Pandemic resulted in a huge loss in the sector of production and manufacturing, hence the government has decided to take an initiative to offer incentives to more sectors to boost the business.
The cabinet has considered a few sectors that are in major requirement of incentives to attract new investors for their growth.
Rajiv Kumar, Chief Chairman of NITI Aayog, has mentioned that the government has decided to provide production-linked incentives for mass management and production of large-good makers, pharmaceutical companies, and medical device manufacturers.
To regain India’s financial wealth and global share, an important decision like this was necessary.
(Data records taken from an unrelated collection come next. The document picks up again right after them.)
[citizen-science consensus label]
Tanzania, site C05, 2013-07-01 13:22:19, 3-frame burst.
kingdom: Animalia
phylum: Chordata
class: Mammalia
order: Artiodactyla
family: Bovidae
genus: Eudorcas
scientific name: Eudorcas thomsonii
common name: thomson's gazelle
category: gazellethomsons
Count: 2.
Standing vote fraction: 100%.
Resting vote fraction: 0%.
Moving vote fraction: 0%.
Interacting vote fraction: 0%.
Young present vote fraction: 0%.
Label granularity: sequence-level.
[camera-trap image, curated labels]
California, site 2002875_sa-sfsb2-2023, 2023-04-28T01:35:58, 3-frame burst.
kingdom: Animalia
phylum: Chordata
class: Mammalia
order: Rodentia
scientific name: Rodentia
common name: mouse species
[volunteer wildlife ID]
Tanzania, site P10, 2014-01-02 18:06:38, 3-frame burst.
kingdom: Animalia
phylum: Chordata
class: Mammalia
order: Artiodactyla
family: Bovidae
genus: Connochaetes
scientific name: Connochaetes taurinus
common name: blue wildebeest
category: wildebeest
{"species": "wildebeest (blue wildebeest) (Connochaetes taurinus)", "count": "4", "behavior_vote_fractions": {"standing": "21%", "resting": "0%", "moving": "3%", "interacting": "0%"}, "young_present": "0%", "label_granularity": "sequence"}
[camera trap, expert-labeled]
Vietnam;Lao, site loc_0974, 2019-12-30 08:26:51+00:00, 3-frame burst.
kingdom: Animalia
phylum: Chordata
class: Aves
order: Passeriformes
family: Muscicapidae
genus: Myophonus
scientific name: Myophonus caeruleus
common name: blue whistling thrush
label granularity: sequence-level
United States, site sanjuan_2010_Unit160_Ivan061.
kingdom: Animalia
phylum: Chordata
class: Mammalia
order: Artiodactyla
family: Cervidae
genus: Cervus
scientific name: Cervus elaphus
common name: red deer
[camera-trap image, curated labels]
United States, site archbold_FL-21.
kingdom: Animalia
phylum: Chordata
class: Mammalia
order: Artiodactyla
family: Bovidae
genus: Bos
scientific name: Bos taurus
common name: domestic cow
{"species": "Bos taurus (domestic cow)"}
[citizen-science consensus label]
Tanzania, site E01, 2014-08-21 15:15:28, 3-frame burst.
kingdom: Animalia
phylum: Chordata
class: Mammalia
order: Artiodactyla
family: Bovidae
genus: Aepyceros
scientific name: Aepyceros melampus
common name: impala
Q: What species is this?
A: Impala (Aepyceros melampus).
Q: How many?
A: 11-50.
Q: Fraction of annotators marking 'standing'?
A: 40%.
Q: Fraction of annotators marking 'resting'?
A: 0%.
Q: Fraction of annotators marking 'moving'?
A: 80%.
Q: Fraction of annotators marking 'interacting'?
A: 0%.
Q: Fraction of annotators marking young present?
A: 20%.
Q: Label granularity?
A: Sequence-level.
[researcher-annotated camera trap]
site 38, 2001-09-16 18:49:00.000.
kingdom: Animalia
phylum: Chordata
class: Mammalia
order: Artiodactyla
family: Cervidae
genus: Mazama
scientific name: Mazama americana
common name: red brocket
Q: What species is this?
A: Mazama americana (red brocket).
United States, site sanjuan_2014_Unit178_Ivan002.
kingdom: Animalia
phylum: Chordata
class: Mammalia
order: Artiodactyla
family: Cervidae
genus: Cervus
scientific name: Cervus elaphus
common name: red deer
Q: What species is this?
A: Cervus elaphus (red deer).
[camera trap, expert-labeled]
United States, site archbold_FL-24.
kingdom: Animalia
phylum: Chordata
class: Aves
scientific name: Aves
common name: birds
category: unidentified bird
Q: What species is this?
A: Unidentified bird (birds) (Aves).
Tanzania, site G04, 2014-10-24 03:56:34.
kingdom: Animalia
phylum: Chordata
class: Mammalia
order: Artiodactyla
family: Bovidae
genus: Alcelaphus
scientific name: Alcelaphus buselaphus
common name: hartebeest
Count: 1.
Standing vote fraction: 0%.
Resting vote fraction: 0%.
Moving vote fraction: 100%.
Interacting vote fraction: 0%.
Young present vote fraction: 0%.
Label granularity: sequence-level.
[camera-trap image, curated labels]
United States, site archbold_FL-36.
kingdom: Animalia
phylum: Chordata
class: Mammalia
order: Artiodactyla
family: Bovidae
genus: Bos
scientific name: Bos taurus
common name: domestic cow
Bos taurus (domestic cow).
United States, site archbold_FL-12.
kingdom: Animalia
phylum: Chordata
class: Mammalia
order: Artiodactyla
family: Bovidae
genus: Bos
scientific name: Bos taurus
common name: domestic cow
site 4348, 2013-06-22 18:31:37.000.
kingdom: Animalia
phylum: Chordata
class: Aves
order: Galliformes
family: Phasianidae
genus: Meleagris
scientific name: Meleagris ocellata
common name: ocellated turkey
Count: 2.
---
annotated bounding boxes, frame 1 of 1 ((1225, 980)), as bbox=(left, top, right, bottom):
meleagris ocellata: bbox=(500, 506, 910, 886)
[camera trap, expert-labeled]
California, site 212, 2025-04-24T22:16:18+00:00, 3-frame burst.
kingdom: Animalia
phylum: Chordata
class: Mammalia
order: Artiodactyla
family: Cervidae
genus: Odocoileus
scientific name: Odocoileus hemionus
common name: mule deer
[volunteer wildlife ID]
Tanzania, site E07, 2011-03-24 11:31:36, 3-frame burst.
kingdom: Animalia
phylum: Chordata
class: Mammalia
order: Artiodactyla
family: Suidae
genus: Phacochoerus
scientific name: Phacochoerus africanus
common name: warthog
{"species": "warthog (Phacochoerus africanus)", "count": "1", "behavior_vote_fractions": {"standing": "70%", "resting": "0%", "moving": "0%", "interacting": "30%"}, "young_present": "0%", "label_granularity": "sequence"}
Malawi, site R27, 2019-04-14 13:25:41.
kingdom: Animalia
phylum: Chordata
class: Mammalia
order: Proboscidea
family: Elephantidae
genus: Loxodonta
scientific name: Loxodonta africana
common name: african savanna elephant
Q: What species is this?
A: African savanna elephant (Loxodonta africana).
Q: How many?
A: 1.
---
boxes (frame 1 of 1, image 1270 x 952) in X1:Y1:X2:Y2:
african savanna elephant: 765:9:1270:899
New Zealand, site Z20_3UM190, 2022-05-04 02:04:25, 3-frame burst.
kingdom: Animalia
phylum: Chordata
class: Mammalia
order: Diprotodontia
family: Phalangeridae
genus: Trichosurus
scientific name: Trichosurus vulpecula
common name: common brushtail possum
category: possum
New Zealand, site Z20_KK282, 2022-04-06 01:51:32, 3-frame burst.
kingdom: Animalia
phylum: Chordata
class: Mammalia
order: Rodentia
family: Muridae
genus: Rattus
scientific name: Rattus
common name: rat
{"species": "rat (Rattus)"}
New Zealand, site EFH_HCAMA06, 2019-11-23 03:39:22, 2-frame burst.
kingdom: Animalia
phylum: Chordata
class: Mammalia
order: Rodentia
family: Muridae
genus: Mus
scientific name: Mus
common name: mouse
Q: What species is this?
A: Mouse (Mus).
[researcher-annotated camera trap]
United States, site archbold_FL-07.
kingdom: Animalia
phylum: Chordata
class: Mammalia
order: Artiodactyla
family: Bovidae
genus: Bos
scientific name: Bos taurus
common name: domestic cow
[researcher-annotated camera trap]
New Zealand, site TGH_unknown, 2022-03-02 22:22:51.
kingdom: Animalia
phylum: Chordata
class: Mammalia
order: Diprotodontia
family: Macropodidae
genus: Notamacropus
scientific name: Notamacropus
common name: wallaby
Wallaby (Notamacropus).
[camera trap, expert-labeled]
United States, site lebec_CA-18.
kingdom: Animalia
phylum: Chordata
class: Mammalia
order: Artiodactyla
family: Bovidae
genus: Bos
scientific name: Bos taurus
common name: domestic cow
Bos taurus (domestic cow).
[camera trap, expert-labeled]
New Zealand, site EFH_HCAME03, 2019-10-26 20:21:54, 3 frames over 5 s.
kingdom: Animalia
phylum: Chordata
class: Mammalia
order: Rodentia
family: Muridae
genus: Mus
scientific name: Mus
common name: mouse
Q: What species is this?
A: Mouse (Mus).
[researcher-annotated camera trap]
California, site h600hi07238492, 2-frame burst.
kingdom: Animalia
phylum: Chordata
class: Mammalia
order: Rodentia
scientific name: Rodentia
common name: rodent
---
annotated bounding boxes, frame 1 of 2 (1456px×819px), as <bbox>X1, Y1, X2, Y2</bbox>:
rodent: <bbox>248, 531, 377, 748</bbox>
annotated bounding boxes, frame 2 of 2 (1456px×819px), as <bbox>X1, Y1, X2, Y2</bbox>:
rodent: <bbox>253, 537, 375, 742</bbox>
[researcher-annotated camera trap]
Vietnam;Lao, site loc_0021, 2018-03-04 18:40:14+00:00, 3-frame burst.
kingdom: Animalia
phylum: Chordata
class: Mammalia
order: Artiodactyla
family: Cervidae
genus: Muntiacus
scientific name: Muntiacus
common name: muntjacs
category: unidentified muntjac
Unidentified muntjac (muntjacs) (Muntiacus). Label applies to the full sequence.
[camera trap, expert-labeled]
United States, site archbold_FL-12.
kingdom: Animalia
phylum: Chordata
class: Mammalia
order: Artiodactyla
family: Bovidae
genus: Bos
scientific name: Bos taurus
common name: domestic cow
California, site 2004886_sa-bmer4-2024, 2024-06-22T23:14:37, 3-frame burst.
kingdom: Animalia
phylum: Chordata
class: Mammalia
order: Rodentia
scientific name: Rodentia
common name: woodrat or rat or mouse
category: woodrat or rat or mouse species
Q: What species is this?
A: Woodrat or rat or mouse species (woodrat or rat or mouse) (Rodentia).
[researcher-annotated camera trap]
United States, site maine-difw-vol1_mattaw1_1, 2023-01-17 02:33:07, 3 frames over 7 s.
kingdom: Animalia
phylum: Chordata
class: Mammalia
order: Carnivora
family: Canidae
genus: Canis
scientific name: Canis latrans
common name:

Rajiv Kumar, on 30th October, mentioned, at the Confederation of Asia Chamber of Commerce and Industry [CACCI] which was organized by Federation Chamber of Commerce and Industry [FICCI], that such incentivizing for global and domestic investors, through PLI, will be done respecting the multilateral trade norms.
Any tariff support required will be provided in support of global trades. The flexible incentive will be proposed for five to seven years for initial support.
Recognition of existing investors will be respected while much greater space will be provided to private enterprises.
Product linked incentives has been considered for mobile phones too. The basis of the scheme is to extend the clutches of important sectors vast enough to fulfill the growth.
Units like food processing, battery manufacturing has been considered. PLI is a scheme that remains focused on outcome and output while the incentives will be paid as soon as the goods are manufactured.
Providing huge flexibility to the entrepreneurs and agricultural sector, the pandemic was the perfect opportunity to lay foundations for such support.
Semiconductor packaging and electric components will attract investors and the value chain can be maintained by maintaining an incentive of 4-6% on an incremental sales basis.
Agricultural reforms will definitely attract the private sectors for the growth of sudden drop and its impact on the Indian economy.
Including social profits to the financial profits because of complete growth at the expense of natural capital would not be enough hence social profits will help measure the success at a high rate.